▶ _WORK REQUIRED_
Pick out each line of the items that contains the string "pattern", and copy those lines.

(Spatial reasoning dataset excerpts)
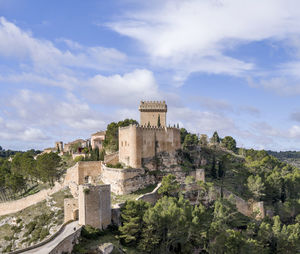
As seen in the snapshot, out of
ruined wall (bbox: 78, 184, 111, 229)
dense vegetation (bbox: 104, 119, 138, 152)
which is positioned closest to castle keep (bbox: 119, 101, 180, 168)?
dense vegetation (bbox: 104, 119, 138, 152)

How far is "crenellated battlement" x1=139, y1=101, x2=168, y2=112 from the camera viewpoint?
6003cm

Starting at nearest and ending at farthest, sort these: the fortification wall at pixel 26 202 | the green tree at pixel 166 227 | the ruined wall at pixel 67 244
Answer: the ruined wall at pixel 67 244
the green tree at pixel 166 227
the fortification wall at pixel 26 202

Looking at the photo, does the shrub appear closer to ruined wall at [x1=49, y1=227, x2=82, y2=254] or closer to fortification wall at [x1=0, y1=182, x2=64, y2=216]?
ruined wall at [x1=49, y1=227, x2=82, y2=254]

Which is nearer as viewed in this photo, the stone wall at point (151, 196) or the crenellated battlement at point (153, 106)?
the stone wall at point (151, 196)

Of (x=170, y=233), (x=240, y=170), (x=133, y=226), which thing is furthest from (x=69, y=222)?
(x=240, y=170)

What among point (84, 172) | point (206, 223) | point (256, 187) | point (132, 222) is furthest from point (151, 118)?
point (132, 222)

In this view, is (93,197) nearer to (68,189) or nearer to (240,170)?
(68,189)

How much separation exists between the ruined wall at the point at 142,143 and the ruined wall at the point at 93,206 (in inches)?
585

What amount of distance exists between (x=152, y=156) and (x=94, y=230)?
20.2 m

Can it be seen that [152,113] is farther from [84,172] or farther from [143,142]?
[84,172]

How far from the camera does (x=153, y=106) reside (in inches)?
2376

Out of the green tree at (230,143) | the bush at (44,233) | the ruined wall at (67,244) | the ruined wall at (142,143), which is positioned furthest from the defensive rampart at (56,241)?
the green tree at (230,143)

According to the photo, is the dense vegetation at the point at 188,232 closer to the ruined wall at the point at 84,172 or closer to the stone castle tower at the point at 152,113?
the ruined wall at the point at 84,172

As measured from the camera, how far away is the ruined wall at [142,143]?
4653cm
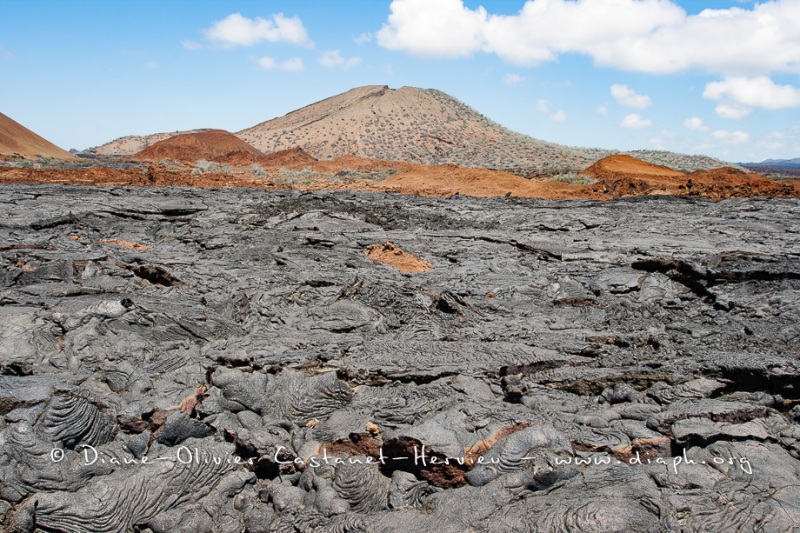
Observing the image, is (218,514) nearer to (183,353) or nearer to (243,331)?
(183,353)

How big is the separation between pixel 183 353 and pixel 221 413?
3.33 feet

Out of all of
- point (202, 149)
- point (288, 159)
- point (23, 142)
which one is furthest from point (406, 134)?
point (23, 142)

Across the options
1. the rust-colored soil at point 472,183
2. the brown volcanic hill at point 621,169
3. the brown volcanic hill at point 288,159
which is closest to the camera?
the rust-colored soil at point 472,183

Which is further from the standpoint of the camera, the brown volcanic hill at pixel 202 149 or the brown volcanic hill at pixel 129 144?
the brown volcanic hill at pixel 129 144

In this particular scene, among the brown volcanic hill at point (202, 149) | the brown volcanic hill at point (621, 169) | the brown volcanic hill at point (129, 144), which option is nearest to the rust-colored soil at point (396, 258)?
the brown volcanic hill at point (621, 169)

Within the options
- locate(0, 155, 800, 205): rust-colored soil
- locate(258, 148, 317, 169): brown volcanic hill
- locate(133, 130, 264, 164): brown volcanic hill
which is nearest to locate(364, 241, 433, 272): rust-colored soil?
locate(0, 155, 800, 205): rust-colored soil

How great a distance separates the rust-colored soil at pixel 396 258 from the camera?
841 cm

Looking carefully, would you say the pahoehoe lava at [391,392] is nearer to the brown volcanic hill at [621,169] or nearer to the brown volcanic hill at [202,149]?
the brown volcanic hill at [621,169]

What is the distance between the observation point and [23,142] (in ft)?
129

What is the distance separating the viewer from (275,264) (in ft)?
26.2

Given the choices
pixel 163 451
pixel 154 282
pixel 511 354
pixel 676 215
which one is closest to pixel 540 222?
pixel 676 215

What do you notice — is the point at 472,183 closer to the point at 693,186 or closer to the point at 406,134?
the point at 693,186

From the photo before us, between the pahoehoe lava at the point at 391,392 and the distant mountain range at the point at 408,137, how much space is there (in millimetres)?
27514

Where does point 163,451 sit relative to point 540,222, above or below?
below
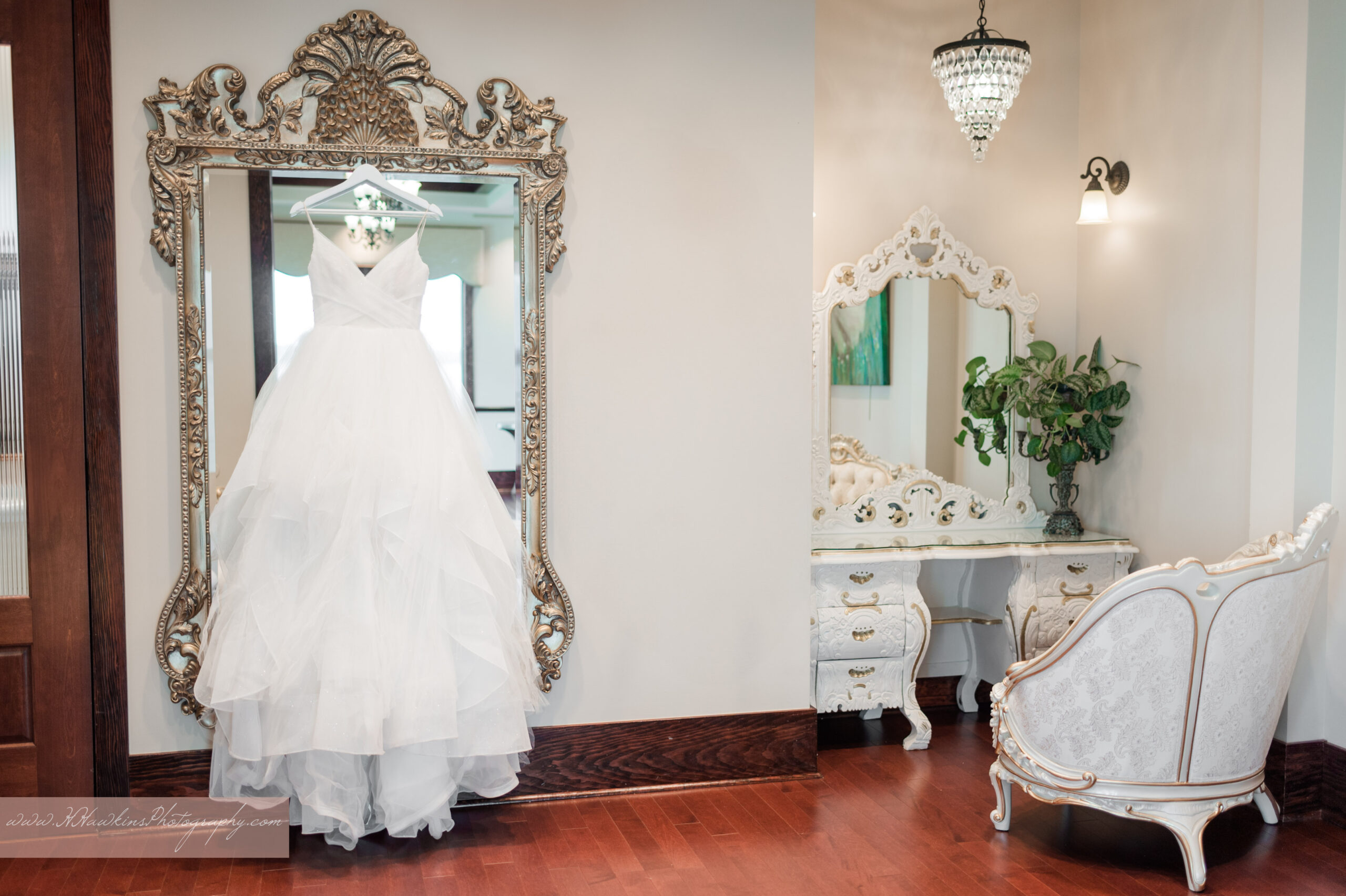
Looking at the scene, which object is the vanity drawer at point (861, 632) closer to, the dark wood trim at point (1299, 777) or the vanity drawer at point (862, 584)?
the vanity drawer at point (862, 584)

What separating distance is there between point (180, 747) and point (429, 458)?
1.17 metres

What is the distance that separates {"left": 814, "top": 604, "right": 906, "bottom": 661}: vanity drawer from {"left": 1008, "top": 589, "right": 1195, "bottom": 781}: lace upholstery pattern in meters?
0.85

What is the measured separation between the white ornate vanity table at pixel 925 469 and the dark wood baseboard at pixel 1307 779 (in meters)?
0.83

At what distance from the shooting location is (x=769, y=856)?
2768 millimetres

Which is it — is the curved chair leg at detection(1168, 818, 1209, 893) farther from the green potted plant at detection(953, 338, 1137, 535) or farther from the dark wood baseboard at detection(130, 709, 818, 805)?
the green potted plant at detection(953, 338, 1137, 535)

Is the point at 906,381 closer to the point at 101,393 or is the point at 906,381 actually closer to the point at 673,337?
the point at 673,337

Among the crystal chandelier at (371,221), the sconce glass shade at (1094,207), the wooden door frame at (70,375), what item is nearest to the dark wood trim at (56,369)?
the wooden door frame at (70,375)

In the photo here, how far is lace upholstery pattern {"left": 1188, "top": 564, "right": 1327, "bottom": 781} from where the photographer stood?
2.56 metres

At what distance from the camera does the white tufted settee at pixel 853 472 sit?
389 cm

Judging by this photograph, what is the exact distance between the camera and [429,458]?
2.70 metres

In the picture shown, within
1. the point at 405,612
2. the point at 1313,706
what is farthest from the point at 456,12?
the point at 1313,706

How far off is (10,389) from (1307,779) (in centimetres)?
396

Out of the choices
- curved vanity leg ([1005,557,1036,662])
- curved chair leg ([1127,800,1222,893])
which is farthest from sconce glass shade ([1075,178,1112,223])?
curved chair leg ([1127,800,1222,893])

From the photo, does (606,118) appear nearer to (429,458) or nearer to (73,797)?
(429,458)
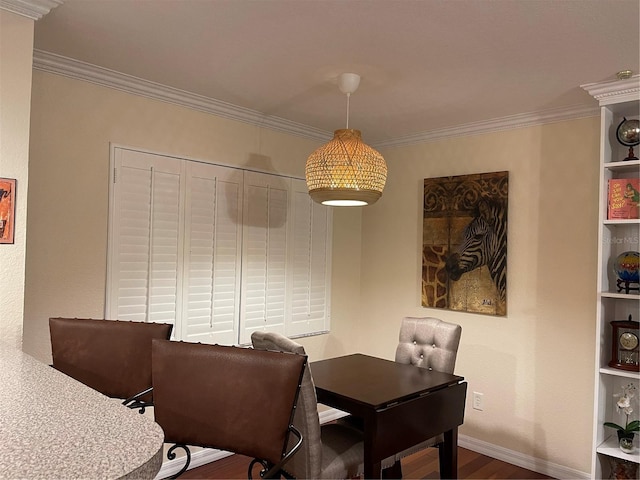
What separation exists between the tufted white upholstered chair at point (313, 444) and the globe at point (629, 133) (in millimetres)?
2280

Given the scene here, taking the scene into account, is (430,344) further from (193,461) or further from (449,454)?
(193,461)

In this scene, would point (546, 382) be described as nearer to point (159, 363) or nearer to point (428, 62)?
point (428, 62)

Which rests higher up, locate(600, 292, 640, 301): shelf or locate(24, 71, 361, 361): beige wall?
locate(24, 71, 361, 361): beige wall

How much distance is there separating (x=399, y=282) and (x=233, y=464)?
6.29 feet

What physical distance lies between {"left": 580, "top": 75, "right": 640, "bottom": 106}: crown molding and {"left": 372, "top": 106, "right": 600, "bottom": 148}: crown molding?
0.30 meters

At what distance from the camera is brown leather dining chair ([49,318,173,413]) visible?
1636 mm

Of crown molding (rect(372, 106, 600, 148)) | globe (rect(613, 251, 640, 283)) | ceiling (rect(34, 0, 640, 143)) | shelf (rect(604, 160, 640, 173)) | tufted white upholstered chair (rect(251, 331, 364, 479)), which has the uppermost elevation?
ceiling (rect(34, 0, 640, 143))

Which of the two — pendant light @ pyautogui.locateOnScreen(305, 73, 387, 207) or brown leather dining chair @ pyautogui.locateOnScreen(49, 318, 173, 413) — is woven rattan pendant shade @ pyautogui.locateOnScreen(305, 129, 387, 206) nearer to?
pendant light @ pyautogui.locateOnScreen(305, 73, 387, 207)

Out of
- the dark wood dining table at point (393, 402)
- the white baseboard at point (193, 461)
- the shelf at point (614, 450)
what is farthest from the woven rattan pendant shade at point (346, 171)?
the shelf at point (614, 450)

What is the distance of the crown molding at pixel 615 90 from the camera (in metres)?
2.65

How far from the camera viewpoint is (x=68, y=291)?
2.65 metres

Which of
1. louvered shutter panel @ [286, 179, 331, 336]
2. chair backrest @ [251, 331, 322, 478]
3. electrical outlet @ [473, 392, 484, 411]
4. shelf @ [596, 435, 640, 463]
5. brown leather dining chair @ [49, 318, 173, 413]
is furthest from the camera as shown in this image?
louvered shutter panel @ [286, 179, 331, 336]

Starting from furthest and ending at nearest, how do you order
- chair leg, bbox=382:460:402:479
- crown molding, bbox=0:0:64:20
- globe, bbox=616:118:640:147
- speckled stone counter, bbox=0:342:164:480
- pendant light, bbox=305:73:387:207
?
chair leg, bbox=382:460:402:479 < globe, bbox=616:118:640:147 < pendant light, bbox=305:73:387:207 < crown molding, bbox=0:0:64:20 < speckled stone counter, bbox=0:342:164:480

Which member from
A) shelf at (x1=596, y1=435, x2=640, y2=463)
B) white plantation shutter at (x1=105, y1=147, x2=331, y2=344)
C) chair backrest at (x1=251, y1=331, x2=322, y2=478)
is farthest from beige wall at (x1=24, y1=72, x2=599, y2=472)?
chair backrest at (x1=251, y1=331, x2=322, y2=478)
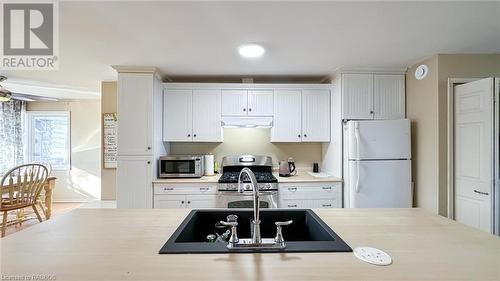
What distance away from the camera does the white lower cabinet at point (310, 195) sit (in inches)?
119

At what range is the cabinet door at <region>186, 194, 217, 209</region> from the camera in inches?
118

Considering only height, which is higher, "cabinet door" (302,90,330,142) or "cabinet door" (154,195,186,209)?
"cabinet door" (302,90,330,142)

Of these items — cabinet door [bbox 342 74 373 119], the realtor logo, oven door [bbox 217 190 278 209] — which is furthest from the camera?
cabinet door [bbox 342 74 373 119]

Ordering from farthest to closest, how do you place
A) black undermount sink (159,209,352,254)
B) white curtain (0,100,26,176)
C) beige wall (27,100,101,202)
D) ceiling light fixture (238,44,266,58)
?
beige wall (27,100,101,202) < white curtain (0,100,26,176) < ceiling light fixture (238,44,266,58) < black undermount sink (159,209,352,254)

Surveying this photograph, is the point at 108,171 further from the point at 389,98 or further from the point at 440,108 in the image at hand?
the point at 440,108

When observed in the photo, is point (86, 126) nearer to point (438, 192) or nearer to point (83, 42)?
point (83, 42)

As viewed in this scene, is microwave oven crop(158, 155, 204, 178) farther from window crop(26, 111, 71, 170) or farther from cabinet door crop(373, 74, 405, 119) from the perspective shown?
window crop(26, 111, 71, 170)

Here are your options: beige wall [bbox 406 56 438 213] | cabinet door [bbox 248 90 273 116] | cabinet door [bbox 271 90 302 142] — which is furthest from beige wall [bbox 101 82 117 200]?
beige wall [bbox 406 56 438 213]

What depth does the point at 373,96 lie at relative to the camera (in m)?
3.13

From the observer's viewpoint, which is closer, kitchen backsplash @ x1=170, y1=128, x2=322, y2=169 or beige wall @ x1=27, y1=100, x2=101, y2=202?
kitchen backsplash @ x1=170, y1=128, x2=322, y2=169

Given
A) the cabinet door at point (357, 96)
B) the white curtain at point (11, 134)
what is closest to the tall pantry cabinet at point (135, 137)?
the cabinet door at point (357, 96)

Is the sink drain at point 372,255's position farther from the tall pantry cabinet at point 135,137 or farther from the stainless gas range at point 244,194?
the tall pantry cabinet at point 135,137

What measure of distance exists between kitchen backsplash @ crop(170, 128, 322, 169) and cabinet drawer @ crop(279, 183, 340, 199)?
673 mm

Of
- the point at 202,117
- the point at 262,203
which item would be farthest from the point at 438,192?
the point at 202,117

▶ _REPLY TO THE TASK_
What is the distance that separates {"left": 814, "top": 604, "right": 906, "bottom": 661}: vanity drawer from {"left": 1008, "top": 589, "right": 1195, "bottom": 781}: lace upholstery pattern in meters?
In the photo here, how far is lace upholstery pattern {"left": 1188, "top": 564, "right": 1327, "bottom": 781} from where the photographer stood?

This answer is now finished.